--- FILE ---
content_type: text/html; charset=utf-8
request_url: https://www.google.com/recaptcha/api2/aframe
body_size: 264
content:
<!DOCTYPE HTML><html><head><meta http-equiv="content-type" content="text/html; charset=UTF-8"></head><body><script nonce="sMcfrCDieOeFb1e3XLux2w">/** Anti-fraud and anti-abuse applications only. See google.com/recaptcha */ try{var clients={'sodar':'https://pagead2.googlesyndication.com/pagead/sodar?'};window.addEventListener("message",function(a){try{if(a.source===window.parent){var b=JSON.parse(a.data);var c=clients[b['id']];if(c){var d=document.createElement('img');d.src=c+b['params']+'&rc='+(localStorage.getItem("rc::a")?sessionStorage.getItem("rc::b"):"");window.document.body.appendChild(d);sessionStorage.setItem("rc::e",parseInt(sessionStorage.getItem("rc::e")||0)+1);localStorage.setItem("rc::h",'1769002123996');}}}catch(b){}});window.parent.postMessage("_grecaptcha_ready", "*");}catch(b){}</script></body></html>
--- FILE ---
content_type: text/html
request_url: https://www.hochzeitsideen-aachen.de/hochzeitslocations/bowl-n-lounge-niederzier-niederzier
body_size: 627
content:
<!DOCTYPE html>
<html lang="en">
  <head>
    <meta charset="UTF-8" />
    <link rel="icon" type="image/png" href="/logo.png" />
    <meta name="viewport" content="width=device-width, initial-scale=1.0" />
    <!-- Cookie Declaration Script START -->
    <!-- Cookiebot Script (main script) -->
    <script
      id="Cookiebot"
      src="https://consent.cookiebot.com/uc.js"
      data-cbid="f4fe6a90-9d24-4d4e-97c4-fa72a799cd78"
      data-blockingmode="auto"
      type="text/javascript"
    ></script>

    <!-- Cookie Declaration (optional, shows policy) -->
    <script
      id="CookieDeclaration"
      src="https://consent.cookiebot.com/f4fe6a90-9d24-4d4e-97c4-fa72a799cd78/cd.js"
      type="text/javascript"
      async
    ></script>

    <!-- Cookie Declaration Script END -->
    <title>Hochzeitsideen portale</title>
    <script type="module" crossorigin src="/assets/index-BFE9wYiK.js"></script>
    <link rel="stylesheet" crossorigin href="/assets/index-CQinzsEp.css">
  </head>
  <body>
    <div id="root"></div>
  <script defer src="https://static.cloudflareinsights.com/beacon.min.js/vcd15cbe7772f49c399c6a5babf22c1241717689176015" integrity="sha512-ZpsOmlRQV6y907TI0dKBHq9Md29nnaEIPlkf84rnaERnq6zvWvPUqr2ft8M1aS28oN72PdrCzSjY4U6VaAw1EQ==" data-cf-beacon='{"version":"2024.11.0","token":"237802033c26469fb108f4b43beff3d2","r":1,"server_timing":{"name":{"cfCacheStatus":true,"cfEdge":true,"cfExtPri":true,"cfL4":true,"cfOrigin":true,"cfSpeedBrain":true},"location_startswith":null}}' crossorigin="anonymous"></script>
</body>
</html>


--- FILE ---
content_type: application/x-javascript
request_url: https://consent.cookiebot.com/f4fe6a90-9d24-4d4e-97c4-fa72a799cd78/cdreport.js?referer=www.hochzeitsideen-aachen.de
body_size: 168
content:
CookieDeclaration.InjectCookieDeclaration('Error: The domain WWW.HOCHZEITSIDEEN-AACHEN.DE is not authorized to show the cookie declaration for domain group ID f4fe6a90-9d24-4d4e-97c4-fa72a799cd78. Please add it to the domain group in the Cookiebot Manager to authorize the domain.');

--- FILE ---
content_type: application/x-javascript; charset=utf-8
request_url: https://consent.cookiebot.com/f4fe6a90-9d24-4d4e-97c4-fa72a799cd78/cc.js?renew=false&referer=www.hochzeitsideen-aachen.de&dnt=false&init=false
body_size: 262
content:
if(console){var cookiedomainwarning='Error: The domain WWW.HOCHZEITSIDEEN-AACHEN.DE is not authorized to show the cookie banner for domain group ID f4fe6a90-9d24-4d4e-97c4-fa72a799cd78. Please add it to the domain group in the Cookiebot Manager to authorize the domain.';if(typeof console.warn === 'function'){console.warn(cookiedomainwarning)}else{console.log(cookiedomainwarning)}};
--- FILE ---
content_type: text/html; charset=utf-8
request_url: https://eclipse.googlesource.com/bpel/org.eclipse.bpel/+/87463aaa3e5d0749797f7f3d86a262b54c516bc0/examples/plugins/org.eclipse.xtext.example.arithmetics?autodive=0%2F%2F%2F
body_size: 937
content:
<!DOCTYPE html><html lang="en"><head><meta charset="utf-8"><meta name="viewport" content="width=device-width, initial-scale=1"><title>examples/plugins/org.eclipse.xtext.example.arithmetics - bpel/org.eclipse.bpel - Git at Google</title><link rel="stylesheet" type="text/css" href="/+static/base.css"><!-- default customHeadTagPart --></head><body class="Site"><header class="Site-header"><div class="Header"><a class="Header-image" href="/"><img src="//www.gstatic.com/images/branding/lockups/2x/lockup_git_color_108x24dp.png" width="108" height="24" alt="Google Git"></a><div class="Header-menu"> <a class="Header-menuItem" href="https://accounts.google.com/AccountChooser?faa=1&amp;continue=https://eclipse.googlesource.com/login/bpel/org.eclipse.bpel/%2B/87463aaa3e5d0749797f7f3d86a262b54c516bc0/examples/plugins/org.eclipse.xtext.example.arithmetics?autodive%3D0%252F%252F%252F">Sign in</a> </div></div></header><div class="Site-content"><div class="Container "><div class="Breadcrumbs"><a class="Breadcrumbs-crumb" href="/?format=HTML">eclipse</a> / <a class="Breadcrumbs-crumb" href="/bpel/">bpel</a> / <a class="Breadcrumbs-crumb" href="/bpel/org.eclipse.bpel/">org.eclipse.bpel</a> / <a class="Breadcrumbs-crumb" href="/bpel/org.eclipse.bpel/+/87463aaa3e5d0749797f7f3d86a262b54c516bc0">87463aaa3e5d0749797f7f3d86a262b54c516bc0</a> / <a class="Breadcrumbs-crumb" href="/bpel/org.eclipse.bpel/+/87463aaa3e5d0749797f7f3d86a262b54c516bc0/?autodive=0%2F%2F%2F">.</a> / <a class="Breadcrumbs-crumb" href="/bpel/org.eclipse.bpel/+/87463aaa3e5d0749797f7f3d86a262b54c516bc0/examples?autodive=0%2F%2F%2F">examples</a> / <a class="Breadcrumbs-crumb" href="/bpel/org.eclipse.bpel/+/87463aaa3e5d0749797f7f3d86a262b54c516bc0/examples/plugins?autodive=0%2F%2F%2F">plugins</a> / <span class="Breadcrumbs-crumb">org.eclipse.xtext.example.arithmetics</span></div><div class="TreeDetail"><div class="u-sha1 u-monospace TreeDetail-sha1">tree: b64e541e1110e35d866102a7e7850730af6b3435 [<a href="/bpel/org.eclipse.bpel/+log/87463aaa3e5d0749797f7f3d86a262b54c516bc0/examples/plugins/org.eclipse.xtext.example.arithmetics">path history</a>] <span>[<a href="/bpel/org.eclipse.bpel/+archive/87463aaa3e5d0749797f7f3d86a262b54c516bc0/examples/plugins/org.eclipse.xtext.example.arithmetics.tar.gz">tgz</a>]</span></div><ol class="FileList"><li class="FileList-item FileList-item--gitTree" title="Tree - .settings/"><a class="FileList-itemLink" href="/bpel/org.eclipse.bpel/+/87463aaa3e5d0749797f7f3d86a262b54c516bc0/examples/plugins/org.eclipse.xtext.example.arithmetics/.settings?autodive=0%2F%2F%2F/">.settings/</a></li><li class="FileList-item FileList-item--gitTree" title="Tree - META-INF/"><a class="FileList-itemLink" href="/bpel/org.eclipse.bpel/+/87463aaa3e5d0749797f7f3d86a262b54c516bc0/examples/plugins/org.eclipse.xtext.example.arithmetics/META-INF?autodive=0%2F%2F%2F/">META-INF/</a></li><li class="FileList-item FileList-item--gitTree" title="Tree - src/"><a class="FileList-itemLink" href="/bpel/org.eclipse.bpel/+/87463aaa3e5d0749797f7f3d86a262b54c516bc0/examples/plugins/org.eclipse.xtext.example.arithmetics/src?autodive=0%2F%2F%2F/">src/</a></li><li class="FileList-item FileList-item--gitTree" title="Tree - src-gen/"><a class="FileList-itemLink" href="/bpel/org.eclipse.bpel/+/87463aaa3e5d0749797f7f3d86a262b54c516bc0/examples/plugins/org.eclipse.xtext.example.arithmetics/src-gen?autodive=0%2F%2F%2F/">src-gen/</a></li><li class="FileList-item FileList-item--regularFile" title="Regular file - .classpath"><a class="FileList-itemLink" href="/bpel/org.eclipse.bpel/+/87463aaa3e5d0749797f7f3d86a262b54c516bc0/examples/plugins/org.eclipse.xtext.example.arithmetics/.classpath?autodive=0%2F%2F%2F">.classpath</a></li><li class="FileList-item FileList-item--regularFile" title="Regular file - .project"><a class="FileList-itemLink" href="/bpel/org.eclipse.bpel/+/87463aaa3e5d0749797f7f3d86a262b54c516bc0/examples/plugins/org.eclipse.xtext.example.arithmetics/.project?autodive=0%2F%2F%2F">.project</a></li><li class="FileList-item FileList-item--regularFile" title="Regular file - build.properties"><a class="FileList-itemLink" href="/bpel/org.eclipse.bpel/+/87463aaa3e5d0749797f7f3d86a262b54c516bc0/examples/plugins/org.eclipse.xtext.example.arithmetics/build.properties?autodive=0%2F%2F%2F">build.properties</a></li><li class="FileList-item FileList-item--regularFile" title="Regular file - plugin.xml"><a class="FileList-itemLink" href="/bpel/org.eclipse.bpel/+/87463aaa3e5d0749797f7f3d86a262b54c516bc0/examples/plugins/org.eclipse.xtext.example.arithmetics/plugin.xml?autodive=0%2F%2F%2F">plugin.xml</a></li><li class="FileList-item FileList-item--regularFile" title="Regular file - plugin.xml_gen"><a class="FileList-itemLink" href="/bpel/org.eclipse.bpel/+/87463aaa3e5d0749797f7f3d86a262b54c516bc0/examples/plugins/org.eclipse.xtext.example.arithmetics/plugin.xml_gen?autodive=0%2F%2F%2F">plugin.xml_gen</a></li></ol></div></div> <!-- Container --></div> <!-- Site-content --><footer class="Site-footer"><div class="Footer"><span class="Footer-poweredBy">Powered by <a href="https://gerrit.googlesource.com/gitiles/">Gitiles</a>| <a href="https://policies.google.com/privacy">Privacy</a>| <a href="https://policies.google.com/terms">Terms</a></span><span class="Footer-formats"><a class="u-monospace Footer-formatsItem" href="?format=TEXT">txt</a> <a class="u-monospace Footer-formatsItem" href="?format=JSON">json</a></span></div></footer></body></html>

┄┄┄┄┄┄┄┄┄┄┄┄┄┄┄┄┄┄┄┄

Task description
Go through the listing, and whenever a line contains the string "referer", copy that line.

Answer to the problem
request_url: https://consent.cookiebot.com/f4fe6a90-9d24-4d4e-97c4-fa72a799cd78/cdreport.js?referer=www.hochzeitsideen-aachen.de
request_url: https://consent.cookiebot.com/f4fe6a90-9d24-4d4e-97c4-fa72a799cd78/cc.js?renew=false&referer=www.hochzeitsideen-aachen.de&dnt=false&init=false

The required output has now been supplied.